Introducing CIDR’15 week on The Morning Paper

The data systems research community are a smart bunch, although it’s not their research and papers I’m referring to here. Many conferences move around, but not the Conference on Innovative Data Systems Research (CIDR). CIDR has found a rather nice venue “on the Pacific Ocean, just south of Monterey”, and decided to stick there. Schedule the conference right at the beginning of January, and you have what I can only imagine is a very nice way to start the new year. Too avoid making this too obvious, the conference is only held every other year. We’re not fooled! 🙂

For 2015 I have a few new things I want to try with The Morning Paper. One of those is to highlight the latest research from the 2015 editions of selected academic conferences of interest – dedicating a week to picking my favourite papers from the year’s crop. Suggestions for conferences you’d like to see me cover always very welcome. I like to keep a mix of foundations and frontiers in the paper selections, and this seems like a fun way of bringing you some of the latest thinking from different communities.

CIDR ’15 produced a great set of papers, and whittling it down to 5 was hard. Normally I like to keep you guessing about what paper you’re going to find in your inbox each morning (email subscription is the best way to make sure you never miss an issue!), but for these themed weeks I’m going to break with tradition and give you an overview of my choices up front – write-ups will then follow through the week. In no particular order:

The Missing Piece in Complex Analytics

The Missing Piece in Complex Analytics: Low latency scalable model management and serving with Velox – Crankshaw et al. (AMP Lab) ’15. A paper from the AMP lab is always worthy of attention. This one is in an area that was dear to my heart during my time at Pivotal (and still is): how do you connect models generated by offline analysis with runtime systems that need to use and update them?

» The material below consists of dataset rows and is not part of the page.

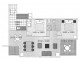 916/91 – 97 North Terrace, Adelaide SA 5000 Floorplan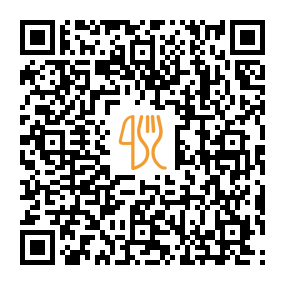 QR-Code zur Speisekarte von China Chef Restaurant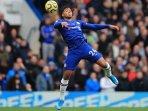 menanti-aksi-cemerlang-bek-muda-chelsea-di-liga-inggris-frank-lampard-beri-kesempatan-reece-james.jpg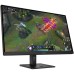 Монитор HP OMEN 27 G2 (AV4K1AA)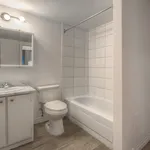 Rent 1 bedroom apartment in Québec H7E 4P7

WANalytics: Analytics for a geo-distributed data-intensive world

WANalytics: Analytics for a geo-distributed data-intensive world – Vulimir et al. ’15. “We didn’t distribute our data, it was born distributed.” Now how do you make that efficient while running complex data analysis pipelines with a desire to minimise cross-datacenter traffic and honour regulatory constraints? Some impressive early results and a promising direction…

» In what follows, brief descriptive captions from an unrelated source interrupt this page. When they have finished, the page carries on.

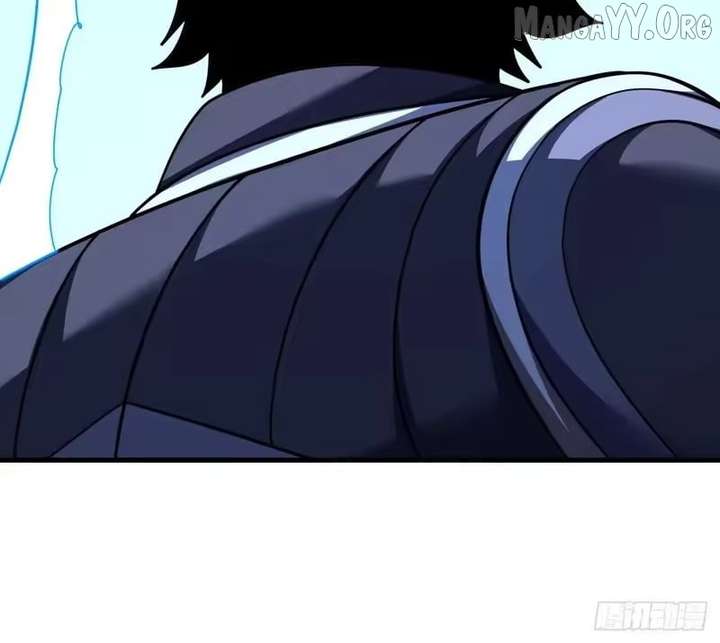 The Lord of the Wheel of Destiny Chapter 218 - Page 93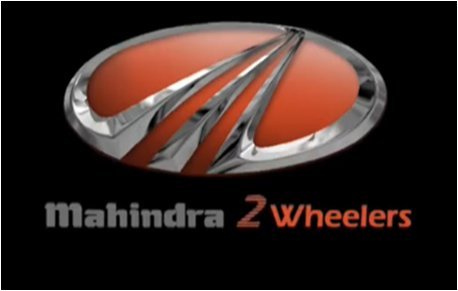 Mahindra Accessories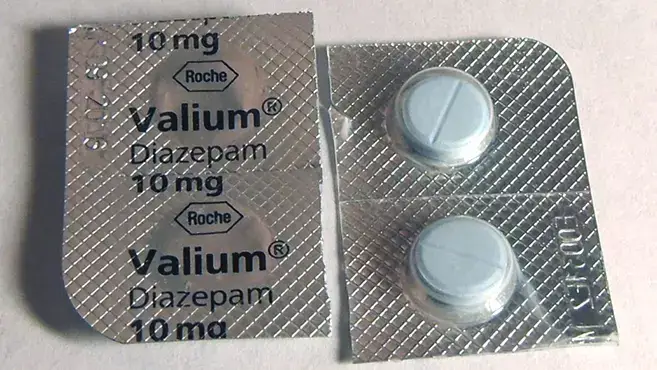 ואליום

Liquid: Unifying nearline and offline big data integration

Liquid: Unifying nearline and offline big data integration – Fernandez et al. ’15. A look at a key part of LinkedIn’s data processing architecture. Nearline systems aren’t online, but do still require low latency response times and high data throughput. Are distributed file systems the right foundation for this? And if not, what is?

Impala: A modern open-source SQL engine for Hadoop

Impala: A modern open-source SQL engine for Hadoop – Cloudera ’15. A peek inside the design of Cloudera’s Impala system that provides low-latency and high concurrency for BI/analytic query workloads.

Specialized Evolution of the General Purpose CPU

Specialized Evolution of the General Purpose CPU – Rajwar et al. (Intel) ’15. Not quite sure how this snuck into an innovative data systems research conference, but it’s a great tour of developments in CPUs, with some graphs we can extrapolate and a look at what the future might hold.

One for you to read: Immutability Changes Everything

Immutability changes everything – Helland ’15. I had to make the very hard decision not to cover Pat Helland’s paper as part of this week’s selections. This a a great tour of the consequences of (and opportunities created by) immutability up and down the stack, and full of Helland’s pithy one-liners (including the title!). It’s been widely cited this past couple of weeks already though, so perhaps I’ll save it away for a future edition.